As Russian President Vladimir Putin marks two decades in power , he boasts about his achievements but remains coy about his political future — a reticence that fuels wild speculation about his intentions.
Putin points to the revival of Russia’s global clout, industrial modernization, booming agricultural exports and a resurgent military as key results of his tenure that began on Dec. 31, 1999. On that day, Russia’s first President Boris Yeltsin abruptly stepped down and named the former KGB officer his successor, paving the way for his election three months later.
Critics accuse Putin of rolling back post-Soviet freedoms to establish tight control over the political scene, marginalize the opposition and stifle critical media. They hold him responsible for tensions with the West after Russia’s 2014 annexation of Ukraine’s Crimea, which bolstered his approval ratings but triggered U.S. and European sanctions.
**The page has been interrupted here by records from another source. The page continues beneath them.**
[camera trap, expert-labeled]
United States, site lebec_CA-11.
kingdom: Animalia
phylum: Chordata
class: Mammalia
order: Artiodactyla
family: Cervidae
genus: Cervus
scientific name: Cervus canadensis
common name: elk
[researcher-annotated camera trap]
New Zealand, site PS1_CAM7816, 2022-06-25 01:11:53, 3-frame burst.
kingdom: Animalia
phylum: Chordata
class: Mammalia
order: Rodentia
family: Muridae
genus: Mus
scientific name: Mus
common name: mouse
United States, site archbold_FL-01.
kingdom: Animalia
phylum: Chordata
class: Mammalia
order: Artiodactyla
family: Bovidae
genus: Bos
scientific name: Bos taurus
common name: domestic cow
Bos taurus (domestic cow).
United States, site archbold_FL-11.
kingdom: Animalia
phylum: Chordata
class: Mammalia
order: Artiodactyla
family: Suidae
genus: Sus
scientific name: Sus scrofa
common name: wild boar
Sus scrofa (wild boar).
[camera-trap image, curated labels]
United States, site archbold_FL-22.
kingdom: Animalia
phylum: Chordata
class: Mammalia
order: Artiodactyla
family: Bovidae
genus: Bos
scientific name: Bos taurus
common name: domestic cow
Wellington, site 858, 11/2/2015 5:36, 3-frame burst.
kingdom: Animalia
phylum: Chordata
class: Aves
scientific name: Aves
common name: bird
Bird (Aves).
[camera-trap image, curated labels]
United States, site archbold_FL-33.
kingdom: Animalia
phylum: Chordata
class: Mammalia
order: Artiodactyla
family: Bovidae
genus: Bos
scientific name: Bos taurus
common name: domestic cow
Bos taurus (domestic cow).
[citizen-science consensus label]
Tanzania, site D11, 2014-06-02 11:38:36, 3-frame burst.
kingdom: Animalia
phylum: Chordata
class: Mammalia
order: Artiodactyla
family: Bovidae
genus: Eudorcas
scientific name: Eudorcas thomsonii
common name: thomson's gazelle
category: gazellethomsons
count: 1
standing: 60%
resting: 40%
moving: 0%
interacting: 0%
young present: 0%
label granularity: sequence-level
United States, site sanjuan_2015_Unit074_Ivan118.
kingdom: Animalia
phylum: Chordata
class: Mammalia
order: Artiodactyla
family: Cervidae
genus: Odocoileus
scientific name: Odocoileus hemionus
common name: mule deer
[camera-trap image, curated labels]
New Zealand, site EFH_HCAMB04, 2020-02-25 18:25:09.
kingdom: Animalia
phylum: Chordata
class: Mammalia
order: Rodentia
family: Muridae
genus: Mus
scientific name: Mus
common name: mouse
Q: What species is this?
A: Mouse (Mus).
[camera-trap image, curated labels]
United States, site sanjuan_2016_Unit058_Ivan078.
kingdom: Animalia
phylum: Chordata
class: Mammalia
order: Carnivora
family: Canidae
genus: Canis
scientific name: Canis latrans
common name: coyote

“Putin stopped the normal development of Russia as a normal market economy and a normal political democracy” and turned the country into a “global spoiler,” said Andrei Kolesnikov, a researcher with the Carnegie Moscow Center.
Kremlin watchers are trying to predict what will happen after Putin’s current six-year term ends in 2024. They agree on one thing: Putin, Russia’s longest-serving leader since Soviet dictator Josef Stalin, will likely stay at the helm.
A fitness fan, the 67-year old Putin appears in good shape to stay on. He regularly practices judo, skis and plays ice hockey in a demonstration of his vigor.
He remains widely popular, although the propaganda effect of Crimea’s annexation has worn off amid stagnant living standards, a rise in the retirement age and other domestic challenges.
Putin can easily use the rubber-stamp parliament to scrap term limits, but most observers expect him to take a less straightforward approach. A law faculty graduate, the Russian leader prefers more delicate methods that have a democratic veneer.
Earlier this month, Putin hinted at possible constitutional amendments to re-distribute powers among the president, the Cabinet and parliament.
He didn’t specify what changes could be made, but the announcement may signal his intention to trim presidential powers and continue ruling the country as prime minister.